1. Hemostasis. Selama periode perdarahan, hormon seks dapat digunakan secara tepat untuk menghentikan perdarahan. Jika pasien belum mengalami anemia, progestin, seperti tablet dekstroprogesteron oral, dapat digunakan untuk mendorong peluruhan endometrium. Jika pasien telah mengalami anemia, estrogen dapat digunakan untuk mendorong perbaikan endometrium, misalnya, oestradiol valerat dapat dikonsumsi. Pengikisan diagnostik diperlukan jika perlu.
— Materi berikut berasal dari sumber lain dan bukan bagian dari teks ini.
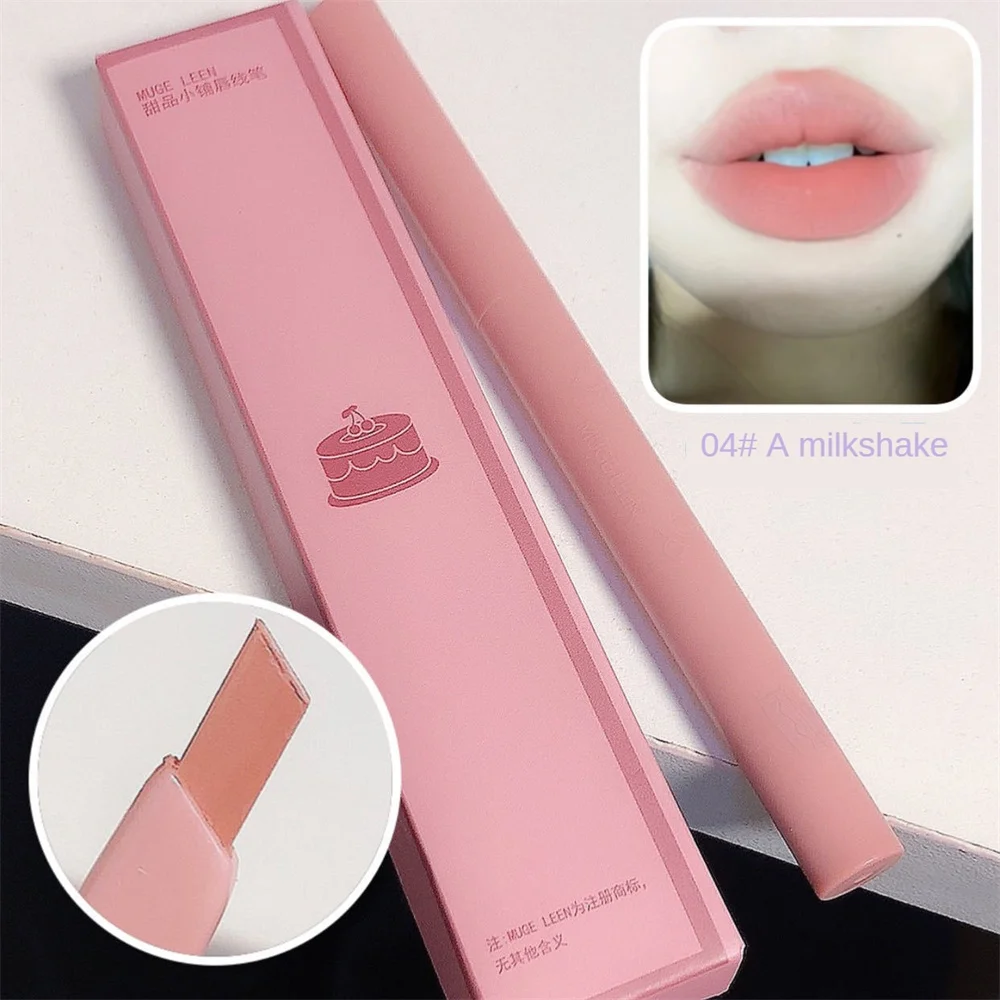 Women Girl Non-stick Cup Lip Liner Pen Waterproof Long-lasting Matte Lipstick Pencil Lip Tint Matte Lip Liner Makeup Cosmetics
2. Mengatur siklus. Menghentikan perdarahan hanyalah langkah pertama pengobatan, setelah menghentikan perdarahan, siklus menstruasi harus diatur. Misalnya, pil kontrasepsi kerja pendek senyawa oral dapat diminum, obat yang umum digunakan termasuk tablet drospirenone ethinyl estradiol atau tablet deoxypregnene ethinyl estradiol, dll. Terapi sekuensial estrogen-progestin juga dapat dilakukan.
3. Perawatan bedah. Jika pengobatan tidak efektif, wanita menopause juga dapat melakukan perawatan bedah, seperti pengangkatan endometrium, histerektomi, dan sebagainya.
Pasien dengan perdarahan uterus anovulasi selama menopause disarankan untuk berkonsultasi dengan dokter untuk mendapatkan penanganan yang tepat waktu.